Another perspective: a lot of the most useful LLM codegen is not asking the LLM to solve a tricky problem, but rather to translate and refine a somewhat loose English-language solution into a more precise JavaScript solution (or whatever), including a large bag of memorized tricks around sorting, regexes, etc. It is more "science than art," and for a sufficiently precise English prompt there is even a plausible set of optimal solutions. The LLM does not have to "understand" the prompt or rely on plagiarism to give a good answer. (Although GPT-3.5 was a horrific F# plagiarist... I don't like LLM codegen but it is far more defensible than music generation)

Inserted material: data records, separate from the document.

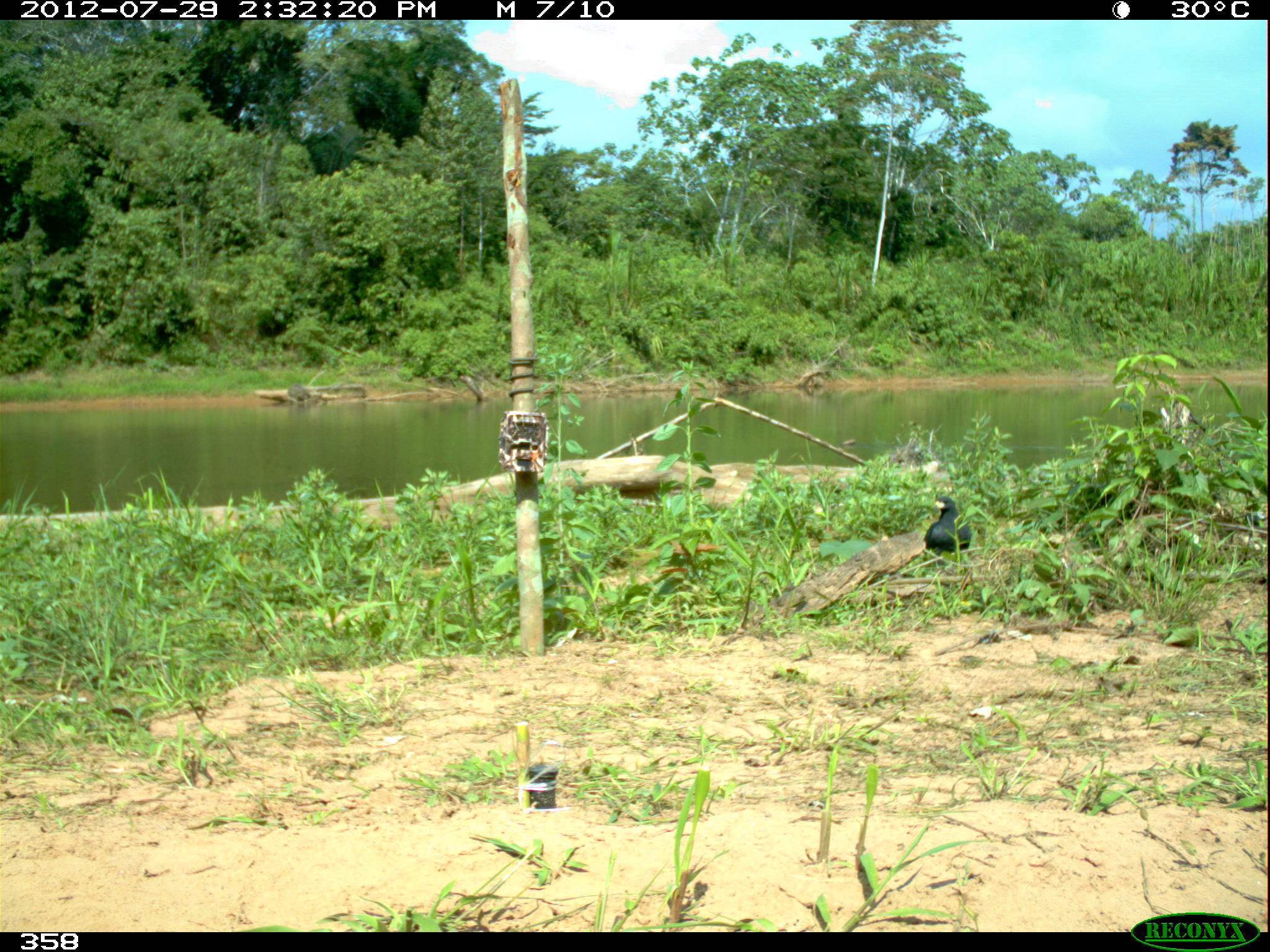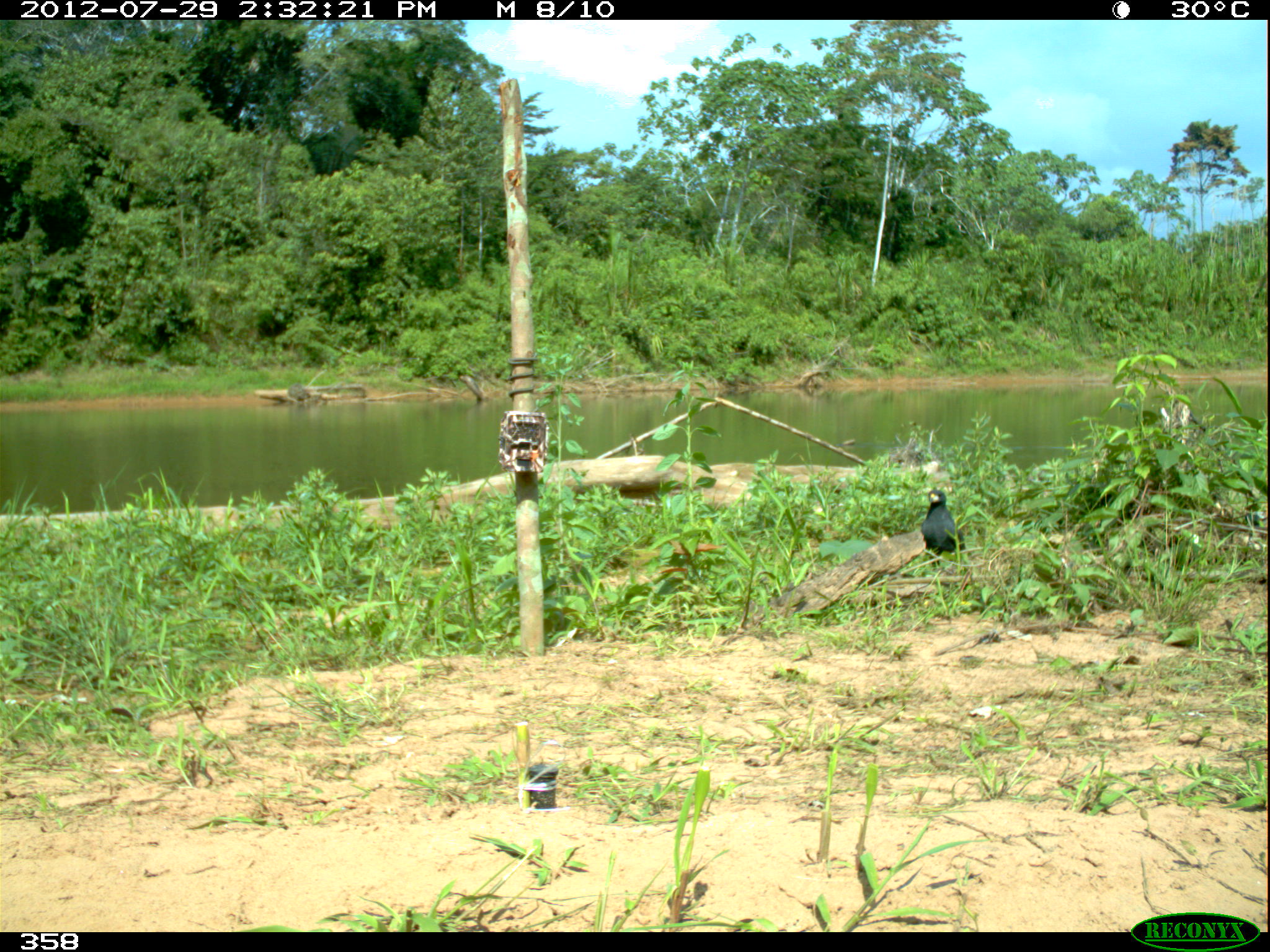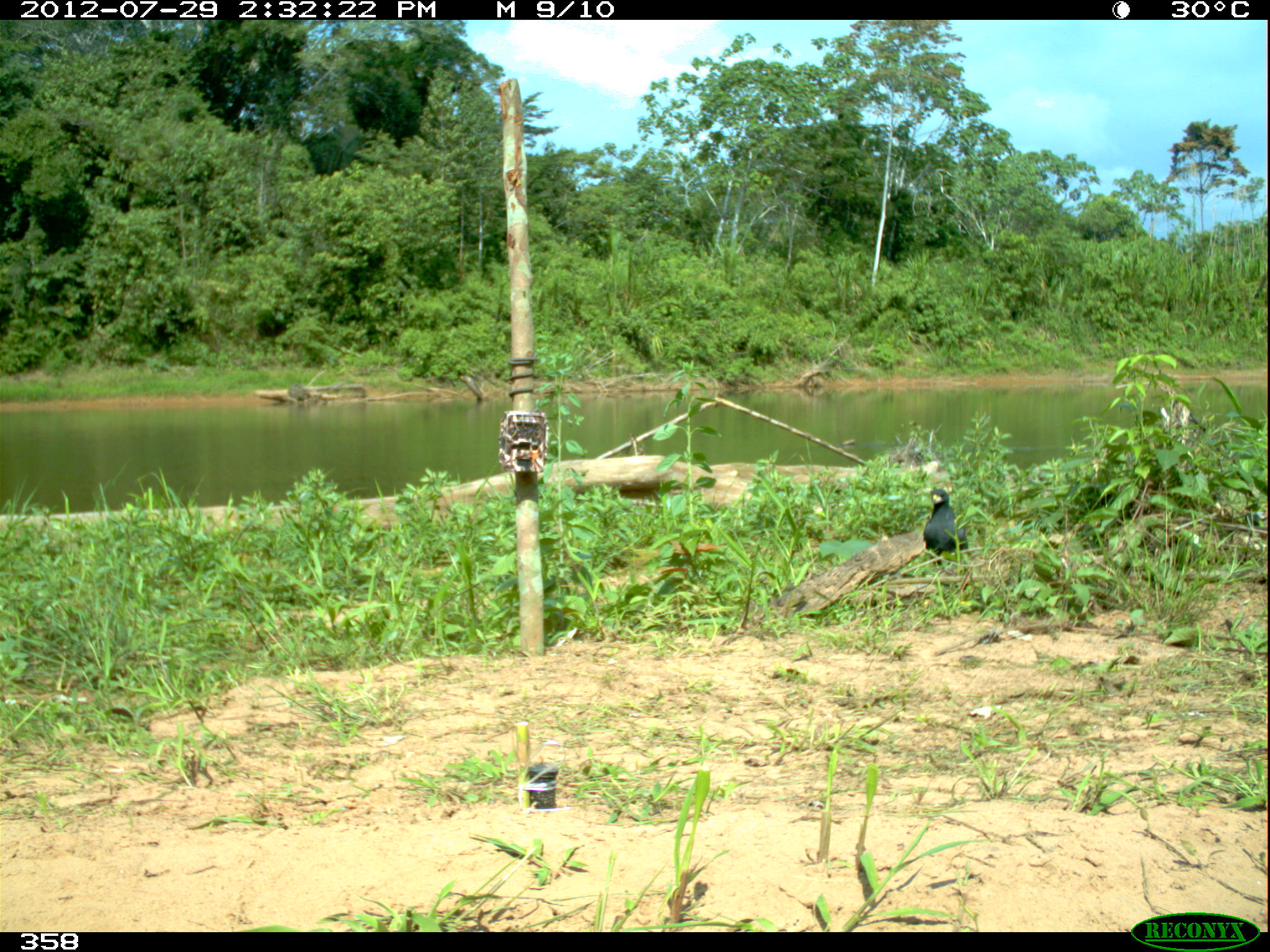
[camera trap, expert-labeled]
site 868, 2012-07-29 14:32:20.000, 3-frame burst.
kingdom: Animalia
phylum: Chordata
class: Aves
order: Accipitriformes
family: Accipitridae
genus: Buteogallus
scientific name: Buteogallus urubitinga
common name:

This is not the case with art or music generators: it makes no sense to describe them as "English to song" translators, and the only "optimal" solutions are the plagiarized / interpolated stuff the human raters most preferred. They clearly don't understand what they are drawing, nor do they understand what melodies are. Their output is either depressing content slop or suspiciously familiar. And their creators have filled the tech community with insultingly stupid propaganda like "they learn art just like human artists do." No wonder artists are mad!

rahimnathwani1y ago

What you say may be true about the simplest workflow: enter a prompt and get one or more finished images.

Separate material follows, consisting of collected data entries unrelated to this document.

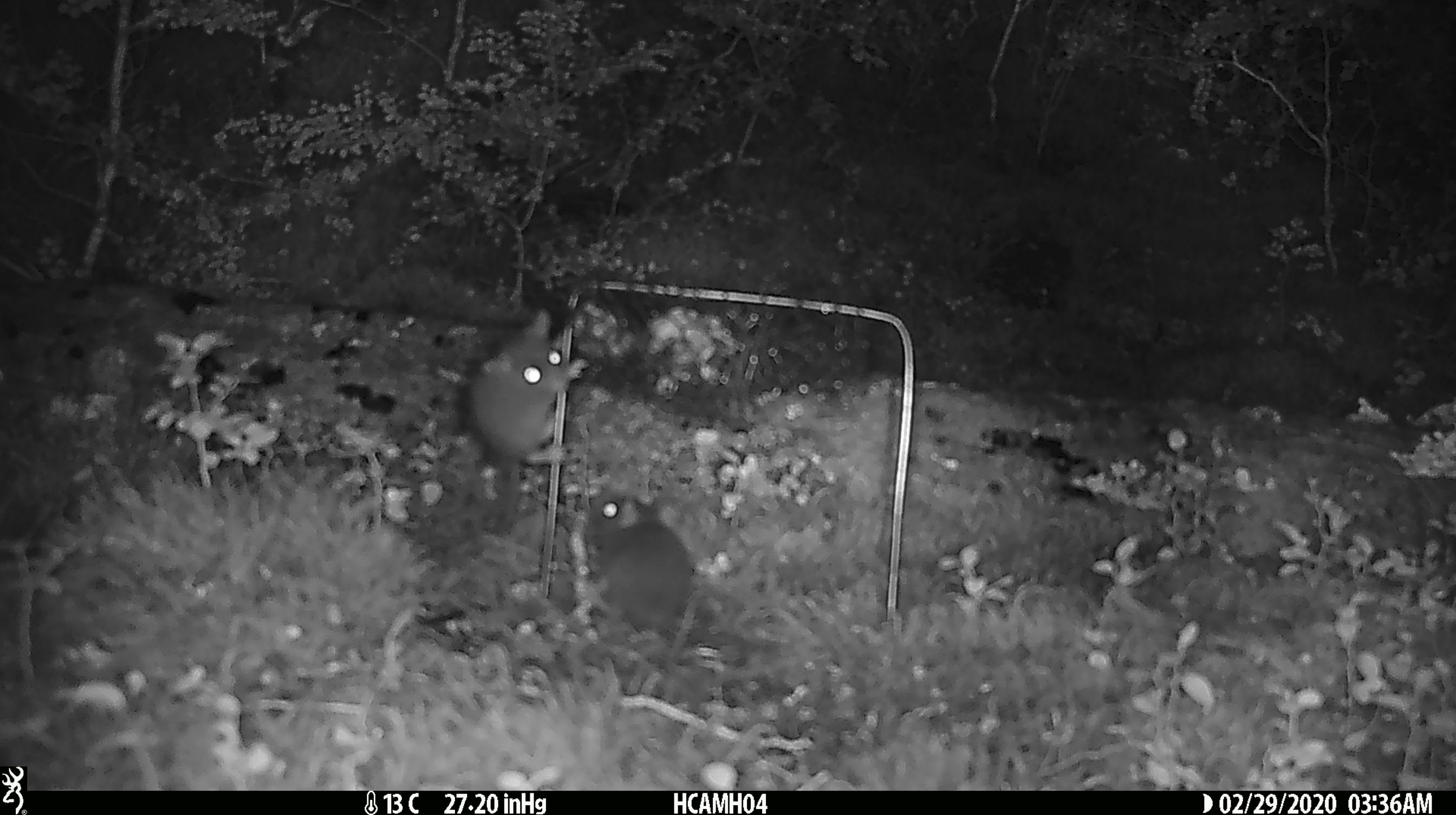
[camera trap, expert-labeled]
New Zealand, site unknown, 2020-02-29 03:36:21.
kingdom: Animalia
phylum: Chordata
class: Mammalia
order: Rodentia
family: Muridae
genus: Mus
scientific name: Mus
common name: mouse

But many people use diffusion models in a much more interactive way, doing much more of the editing by hand. The simplest case is to erase part of a generated image, and prompt to infill. But there are people who spend hours to get a single image where they want it.

eropple1y ago

This is true, and there's some really cool stuff there, but that's not who most of this is marketed at. Small wonder there's backlash from artists and people who appreciate artists when the stated value proposition is "render artists unemployed".

datavirtue1y ago

": they are marketed towards (and created by) laypeople with who want generic content and don't care about human artists"

Good. The artists I know have zero interest in doing that work. I have sacrificed a small fortune to invest in my wife's development as an artist so she never had to worry about making any money. She uses AI to help with promoting and "marketing" herself.

She and all of her colleagues all despise commissioned work and they get a constant stream of them. I always tell her to refuse them. Some pay very well.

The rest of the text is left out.